Große Investition/Große Probleme: Nach einer erheblichen Investition in Ausrüstung hatte ein Hersteller mit hohen Ausschussraten, Ausfallzeiten und Planungsmängeln zu kämpfen; der gesamte Arbeitsablauf war nicht darauf ausgelegt, zu den niedrigstmöglichen Umwandlungskosten zu produzieren.
In vielen Situationen, wie dieser, könnte ein Programm zur Kontinuierlichen Verbesserung (KVP) im Laufe der Zeit evolutionäre Veränderungen bewirken. Doch die Situation hier war akut, und die Notwendigkeit einer Veränderung wirkte sich direkt auf das Geschäftsergebnis aus. Um die Kapitalinvestition wieder hereinzuholen, wollte das Unternehmen Leistungsdefizite identifizieren und beheben, um eine nachhaltige Leistung zu gewährleisten.
Bei Kepner-Tregoe verwenden wir einen strukturierten Prozess für diese großen, zielgerichteten Verbesserungsprojekte. Er beginnt mit der Analyse. In diesem Fall wurde eine Kombination aus operativer Datenanalyse, Personalinterviews, Werksstudien und Beobachtungen genutzt, um potenzielle Verbesserungsprojekte zu identifizieren und den finanziellen Ertrag zu quantifizieren. Die Projekte wurden priorisiert, um die wenigen kritischen Projekte mit dem größten ROI zu bestimmen. KT und das Führungsteam des Kunden wählten Projekte aus und setzten ein ROI-Ziel von 5:1 fest.
Entscheidend für jedes Veränderungsprojekt sind der Kompetenzaufbau und die Projektplanung. Menschen sind der Motor der Leistung. Es ist unerlässlich, die Fähigkeiten zu vermitteln, die zur Erreichung und Aufrechterhaltung von Veränderungen erforderlich sind. Bei diesem Hersteller kombinierten wir die Entwicklung und Anwendung von Problemlösungs- und Entscheidungsfindungsfähigkeiten mit einem „Lernen-durch-Tun“-Ansatz im Projektmanagement, indem wir eng mit den Projektmanagern zusammenarbeiteten, um robuste Pläne für die ausgewählten Projekte zu entwickeln.

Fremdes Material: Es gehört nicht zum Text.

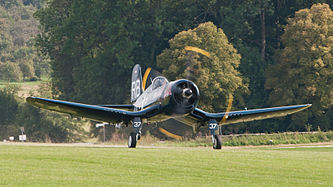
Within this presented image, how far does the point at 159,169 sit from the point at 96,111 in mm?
9168

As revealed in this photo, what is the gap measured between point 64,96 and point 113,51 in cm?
1049

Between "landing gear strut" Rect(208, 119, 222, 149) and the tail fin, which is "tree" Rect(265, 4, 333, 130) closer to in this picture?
the tail fin

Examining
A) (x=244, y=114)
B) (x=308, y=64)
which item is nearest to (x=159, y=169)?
(x=244, y=114)

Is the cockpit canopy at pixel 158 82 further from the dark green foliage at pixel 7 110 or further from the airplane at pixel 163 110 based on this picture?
the dark green foliage at pixel 7 110

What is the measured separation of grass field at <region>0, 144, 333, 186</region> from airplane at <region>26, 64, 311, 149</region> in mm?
3101

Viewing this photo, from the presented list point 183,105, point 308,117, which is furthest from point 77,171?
point 308,117

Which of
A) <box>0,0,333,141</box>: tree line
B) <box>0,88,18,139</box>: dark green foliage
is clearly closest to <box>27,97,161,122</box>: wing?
<box>0,0,333,141</box>: tree line

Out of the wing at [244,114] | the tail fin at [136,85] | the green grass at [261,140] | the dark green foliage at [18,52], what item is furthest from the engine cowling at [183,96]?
the dark green foliage at [18,52]

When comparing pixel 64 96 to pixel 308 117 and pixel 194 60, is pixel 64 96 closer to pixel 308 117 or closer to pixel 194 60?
pixel 194 60

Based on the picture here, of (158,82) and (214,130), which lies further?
(214,130)

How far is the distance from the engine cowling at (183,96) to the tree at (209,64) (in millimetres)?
24482

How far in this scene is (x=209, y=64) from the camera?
5222 centimetres

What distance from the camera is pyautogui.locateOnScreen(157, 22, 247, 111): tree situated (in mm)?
50656

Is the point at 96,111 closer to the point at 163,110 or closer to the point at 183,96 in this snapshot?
the point at 163,110
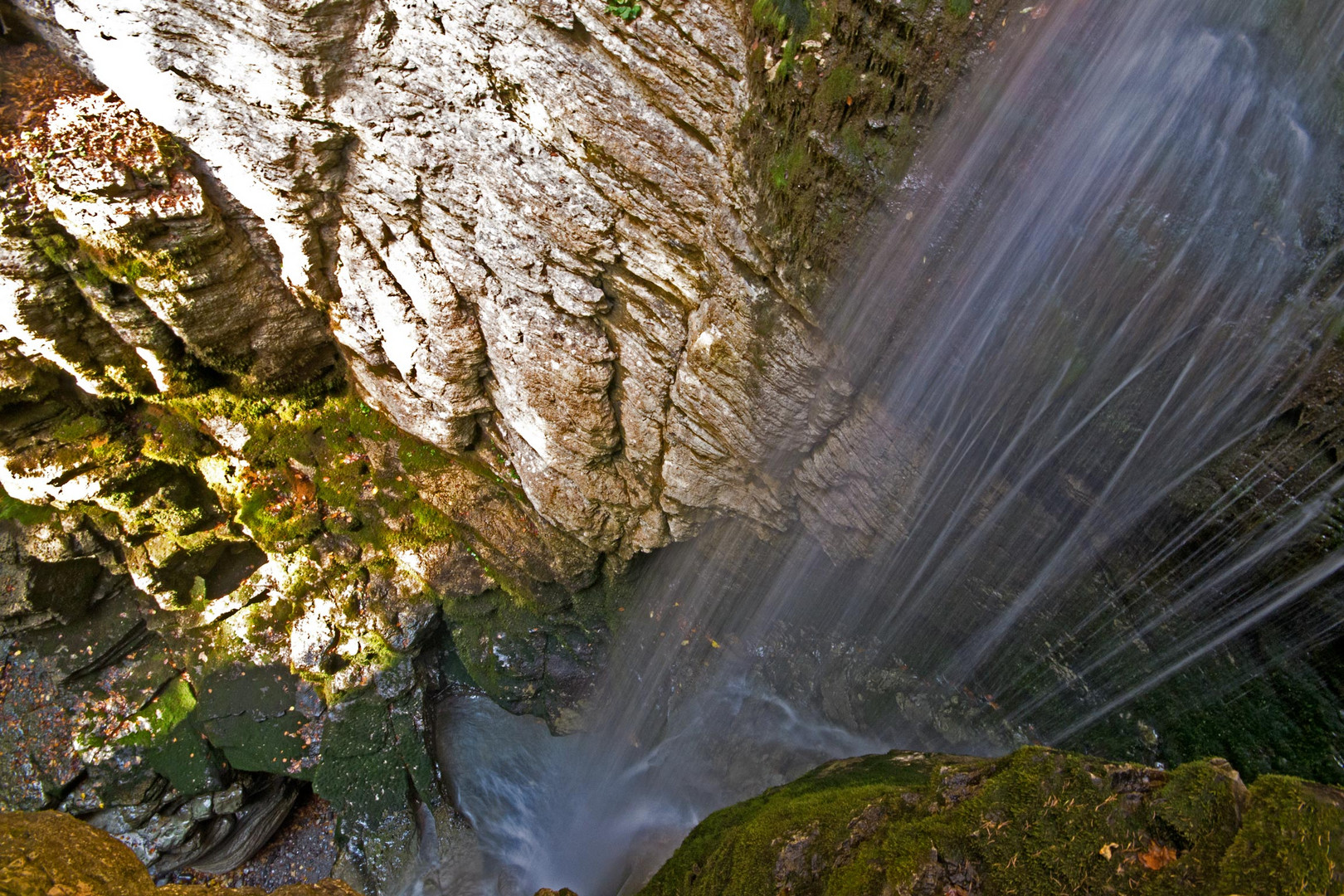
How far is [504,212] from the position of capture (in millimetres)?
6133

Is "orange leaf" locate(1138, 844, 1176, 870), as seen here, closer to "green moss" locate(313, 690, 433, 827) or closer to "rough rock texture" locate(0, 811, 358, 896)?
"rough rock texture" locate(0, 811, 358, 896)

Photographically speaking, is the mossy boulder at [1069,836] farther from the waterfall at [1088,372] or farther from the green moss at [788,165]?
the green moss at [788,165]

Während des Projekts arbeiteten wir mit den Projektmanagern des Kunden zusammen, um die Aufgaben der Projektpläne strikt zu befolgen und die notwendigen Systeme, Prozessverbesserungen und Wissenstransfers erfolgreich abzuschließen, die erforderlich waren, um die angestrebten Ziele innerhalb eines engen Zeitrahmens zu erreichen und diese auch in Zukunft aufrechtzuerhalten.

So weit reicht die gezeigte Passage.